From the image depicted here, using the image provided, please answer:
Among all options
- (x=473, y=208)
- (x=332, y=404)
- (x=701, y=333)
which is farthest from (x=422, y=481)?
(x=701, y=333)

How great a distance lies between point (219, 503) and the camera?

----

#### [Exercise brief]
Format every line of the rows above as a JSON list of strings, one string per line, and leave out the blank lines.

#### [Response to the task]
[
  "From the image depicted here, using the image provided, please answer:",
  "Among all options",
  "- (x=473, y=208)",
  "- (x=332, y=404)",
  "- (x=701, y=333)",
  "which is farthest from (x=422, y=481)?",
  "(x=701, y=333)",
  "How great a distance lies between point (219, 503) and the camera?"
]